PS: The last sentence in my previous post left out the word "difficult", hence its obscure translation.


TheHermit wrote:

>> -----Original Message-----
>> From: owner-virus@lucifer.com
>> [mailto:owner-virus@lucifer.com]On Behalf
>> Of Tim Rhodes
>> Sent: Wednesday, May 12, 1999 5:09 PM
>> To: virus@lucifer.com
>> Subject: Re: virus: maxims and ground rules and suppositions
>>
>>
>> TheHermit wrote:
>> >The fact that I was able to respond to your requests at all, is
>> >because everything "real" has complex interrelationships - which I
>> >exploited.
>>
>> Which I think was, in large part, the point made by the
>> would-be maxim.
>> Remove the complex interrelationships and you aren't left with much
>> afterwords but jots on a page.
>
>Saying "remove the complex relationships" will not alter them by an iota.
>The complex relationships continue to exist and the truths about them
>continue to exist irrespective of what you choose to do with your symbols.
>Your symbols simply represent them well, represent them poorly or don't
>represent them at all. I would argue that a pragmatic approach to "how
well"
>the symbols represent the complex relations for a particular purpose is
what
>allows us to determine what a "statement of truth" is. If you are now
>arguing that a "statement of truth" exists outside of a "reality" in which
>you are making the "statement of truth", then I fail to see how you can
>possibly determine what "truth" is, and thus would suggest that you lose
the
>ability to determine if a "real" change in meaning has occured when the
>"statement of truth" is examined within another context.

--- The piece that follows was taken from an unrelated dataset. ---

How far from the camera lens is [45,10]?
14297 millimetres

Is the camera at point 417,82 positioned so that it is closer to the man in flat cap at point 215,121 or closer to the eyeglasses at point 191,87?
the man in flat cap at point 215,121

Which would mean
>that the wannabe-maxim is useless even if it were true?
>
>> >Which brings us back to: "All statements of truth are embedded a
>> >particular frame of reference from which they cannot be
>> separated without
>> >becoming suppositions." The "frame of reference" for my
>> "Blue period" is
>> the
>> >reality of the universe and the nature of "Blue". It has
>> nothing to do with
>> >the actual notation used to denote an attribute of blue.
>>
>> So remove the statement from the frame of reference and have
>> it still make
>> sense, then.
>
>You cannot and still have a "statement of truth". That is exactly my point.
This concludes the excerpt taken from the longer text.